## The task
Copy out, word for word, the abstract below on the fluorescein-based 18F-tracer for pretargeted PET.

## Passage shown
———

A proof-of-concept study on the use of a fluorescein-based 18 F-tracer for pretargeted PET

Background Pretargeted immuno-PET tumor imaging has emerged as a valuable diagnostic strategy that combines the high specificity of antibody-antigen interaction with the high signal and image resolution offered by short-lived PET isotopes, while reducing the irradiation dose caused by traditional 89 Zr-labelled antibodies. In this work, we demonstrate proof of concept of a novel ‘two-step’ immuno-PET pretargeting approach, based on bispecific antibodies (bsAbs) engineered to feature dual high-affinity binding activity for a fluorescein-based 18 F-PET tracer and tumor markers. Results A copper(I)-catalysed click reaction-based radiolabeling protocol was developed for the synthesis of fluorescein-derived molecule [ 18 F]TPF . Binding of [ 18 F]TPF on FITC-bearing bsAbs was confirmed. An in vitro autoradiography assay demonstrated that [ 18 F]TPF could be used for selective imaging of EpCAM-expressing OVCAR3 cells, when pretargeted with EpCAMxFITC bsAb. The versatility of the pretargeting approach was showcased in vitro using a series of fluorescein-binding bsAbs directed at various established cancer-associated targets, including the pan-carcinoma cell surface marker EpCAM, EGFR, melanoma marker MCSP (aka CSPG4), and immune checkpoint PD-L1, offering a range of potential future applications for this pretargeting platform. Conclusion A versatile pretargeting platform for PET imaging, which combines bispecific antibodies and a fluorescein-based 18 F-tracer, is presented. It is shown to selectively target EpCAM-expressing cells in vitro and its further evaluation with different bispecific antibodies demonstrates the versatility of the approach.

———

## Dataset content
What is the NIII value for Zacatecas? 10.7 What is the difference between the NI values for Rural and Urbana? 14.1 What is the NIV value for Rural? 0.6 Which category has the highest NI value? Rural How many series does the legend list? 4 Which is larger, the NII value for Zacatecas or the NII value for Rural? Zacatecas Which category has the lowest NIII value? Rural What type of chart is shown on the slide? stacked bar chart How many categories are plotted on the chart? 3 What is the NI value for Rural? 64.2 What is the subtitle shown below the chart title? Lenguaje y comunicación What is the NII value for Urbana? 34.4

———

## Solution to this exercise
A proof-of-concept study on the use of a fluorescein-based 18 F-tracer for pretargeted PET

Background Pretargeted immuno-PET tumor imaging has emerged as a valuable diagnostic strategy that combines the high specificity of antibody-antigen interaction with the high signal and image resolution offered by short-lived PET isotopes, while reducing the irradiation dose caused by traditional 89 Zr-labelled antibodies. In this work, we demonstrate proof of concept of a novel ‘two-step’ immuno-PET pretargeting approach, based on bispecific antibodies (bsAbs) engineered to feature dual high-affinity binding activity for a fluorescein-based 18 F-PET tracer and tumor markers. Results A copper(I)-catalysed click reaction-based radiolabeling protocol was developed for the synthesis of fluorescein-derived molecule [ 18 F]TPF . Binding of [ 18 F]TPF on FITC-bearing bsAbs was confirmed. An in vitro autoradiography assay demonstrated that [ 18 F]TPF could be used for selective imaging of EpCAM-expressing OVCAR3 cells, when pretargeted with EpCAMxFITC bsAb. The versatility of the pretargeting approach was showcased in vitro using a series of fluorescein-binding bsAbs directed at various established cancer-associated targets, including the pan-carcinoma cell surface marker EpCAM, EGFR, melanoma marker MCSP (aka CSPG4), and immune checkpoint PD-L1, offering a range of potential future applications for this pretargeting platform. Conclusion A versatile pretargeting platform for PET imaging, which combines bispecific antibodies and a fluorescein-based 18 F-tracer, is presented. It is shown to selectively target EpCAM-expressing cells in vitro and its further evaluation with different bispecific antibodies demonstrates the versatility of the approach.